Identity politics and industrialisation have emerged as poll planks in West Bengals high-profile Nandigram seat, where Chief Minister Mamata Banerjee will contest her former lieutenant and BJP candidate Suvendu Adhikari.
In a constituency where 30 per cent minority votes can influence the results, both the BJP and TMC are also engaged in competitive Hindutva to woo the majoritarian community.
The obscure agrarian region in Purba Medinipur district had shaken the foundation of the mighty Left Front regime through an anti-land acquisition movement in 2007 that had ultimately catapulted the TMC to power in 2011. The then two prominent faces of the stir, Banerjee and Adhikari, will now contest each other in the second of the eight-phase elections on April 1.
The CPI(M), with its young candidate Minakshi Mukherjee, is seeking to regain its ground lost to the BJP. Apart from communal polarisation, the constituency is also witnessing the insider-outsider debate. However, here, Banerjee, who has used the plank to label BJP as party of outsiders, is facing the flak as Adhikari is projecting himself as a Bhoomiputra (son of soil) and the TMC chief as an outsider from Kolkata.
Banerjee, who lives in Kalighat area of the metropolis, has left her Bhowanipore constituency in the city to battle her former cabinet minister in Nandigram. To counter the outsider label, Banerjee has branded her former confidante Adhikari as Mir Jafar, a commander of Bengals last independent nawab Siraj ud-Daula who had betrayed the ruler at the Battle of Plassey leading to the East India Company's victory.
Ironically, political parties of all hues are now promising industrialisation in the region, that had tooth- and-nail opposed a chemical hub in the area proposed by the Left Front, so that people dont have to migrate to other places for employment.

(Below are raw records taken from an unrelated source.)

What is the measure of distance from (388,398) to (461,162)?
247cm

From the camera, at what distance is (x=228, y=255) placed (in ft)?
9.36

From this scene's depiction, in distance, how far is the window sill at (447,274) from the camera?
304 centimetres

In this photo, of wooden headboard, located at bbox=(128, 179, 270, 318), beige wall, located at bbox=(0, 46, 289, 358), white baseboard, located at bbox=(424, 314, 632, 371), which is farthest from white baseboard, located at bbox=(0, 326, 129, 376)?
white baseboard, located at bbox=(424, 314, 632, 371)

Parties other than the TMC and BJP, however, feel that the electoral tussle in Nandigram has become a prestige issue and personal fight for both Adhikari and Banerjee over the legacy of the anti-land acquisition movement.
Nandigram had never before witnessed such communal polarisation as is being seen during the electoral contest between Banerjee and Adhikari, in which minority votes will play a key role, local SUCI(C) Bhabani Prasad Das said.

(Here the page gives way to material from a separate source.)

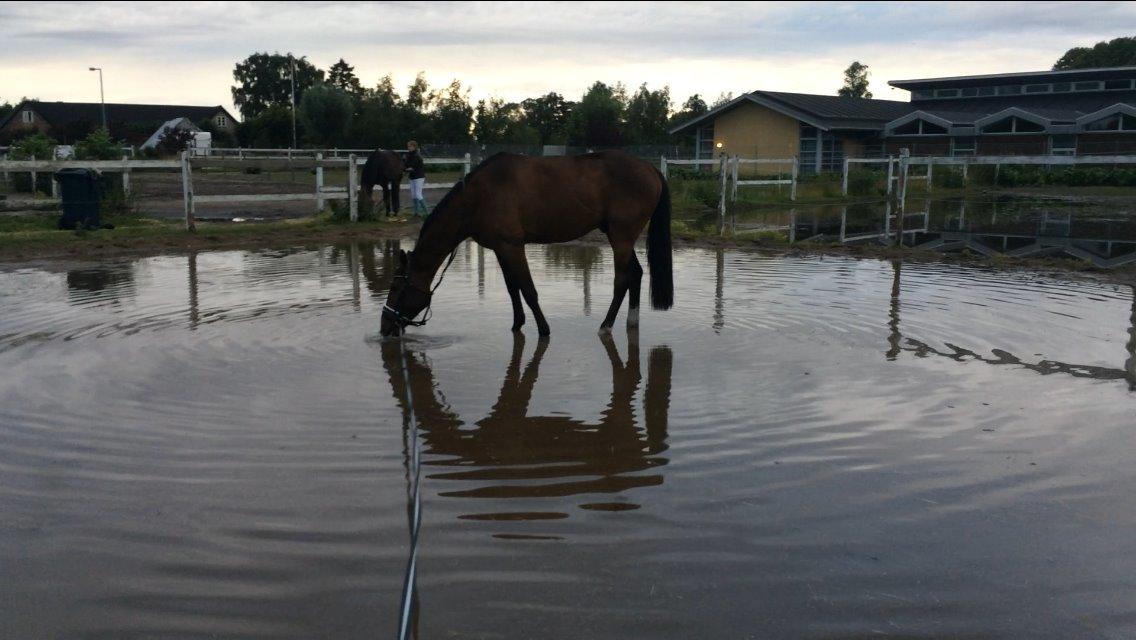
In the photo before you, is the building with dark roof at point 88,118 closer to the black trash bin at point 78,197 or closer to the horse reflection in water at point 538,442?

Two contrasting murals on a mud wall one of Jai Shri Ram slogan and the other of Adhikari dressed as Mir Jafar bowing before the BJP -- sums up the political mood in the constituency.
An Islamic cleric of a mazaar said Muslims will vote wisely as the choice is tough. "On one hand, Suvendu has been one of our own for many years, while on the other, Mamata di had stood by us like a rock during the movement days. The choice will be tough," he said.

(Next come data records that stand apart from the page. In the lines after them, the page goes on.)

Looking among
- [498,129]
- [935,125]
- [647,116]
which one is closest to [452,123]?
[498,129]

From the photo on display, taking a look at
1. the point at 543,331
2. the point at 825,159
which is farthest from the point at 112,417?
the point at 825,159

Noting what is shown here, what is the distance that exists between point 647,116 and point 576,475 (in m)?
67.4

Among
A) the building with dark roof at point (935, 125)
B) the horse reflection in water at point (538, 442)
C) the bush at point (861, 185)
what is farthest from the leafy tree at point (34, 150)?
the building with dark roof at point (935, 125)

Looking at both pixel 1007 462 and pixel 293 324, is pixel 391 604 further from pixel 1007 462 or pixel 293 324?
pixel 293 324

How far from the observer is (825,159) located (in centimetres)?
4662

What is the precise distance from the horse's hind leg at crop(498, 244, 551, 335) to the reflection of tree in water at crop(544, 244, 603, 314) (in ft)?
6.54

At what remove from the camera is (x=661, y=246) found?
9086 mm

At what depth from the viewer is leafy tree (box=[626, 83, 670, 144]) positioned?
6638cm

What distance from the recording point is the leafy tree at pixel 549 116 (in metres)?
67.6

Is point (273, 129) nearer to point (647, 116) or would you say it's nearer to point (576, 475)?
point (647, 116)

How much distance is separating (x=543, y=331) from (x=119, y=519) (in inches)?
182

For Adhikari, the electoral battle is that of political survival as defeat will likely stunt his growth in his new party, while victory will establish him as one of the tallest leaders in the state and push him ahead in the tussle for the chief ministers post if BJP attains a majority in the 294-member assembly. For Banerjee, who is running for a third term as the chief minister, victory is essential not only to lead the government but also to keep her party together in the face of an unprecedented exodus.
Nandigram has 2,57,299 voters, of which 1,33,323 are males and 1,23,975 females. The assembly segment comprises two blocks -- Nandigram I and Nandigram II -- with the first having 35 per minority population and the second almost 15 per cent.
Adhikari has claimed that Banerjee is fighting the polls from the seat as she believes the TMC will pocket the entire monitory vote share.
"Out of 2,57,299 voters, around 68,000 are from the minority community. She thinks people of the minority community will vote for her. But I firmly believe that Hindus, who are against her brand of appeasement politics, will vote for me," he had said. With identity politics taking centre-stage in the Nandigram election campaign, Banerjee has been using soft Hindutva to counter Adhikari's aggressive Hindutva campaign.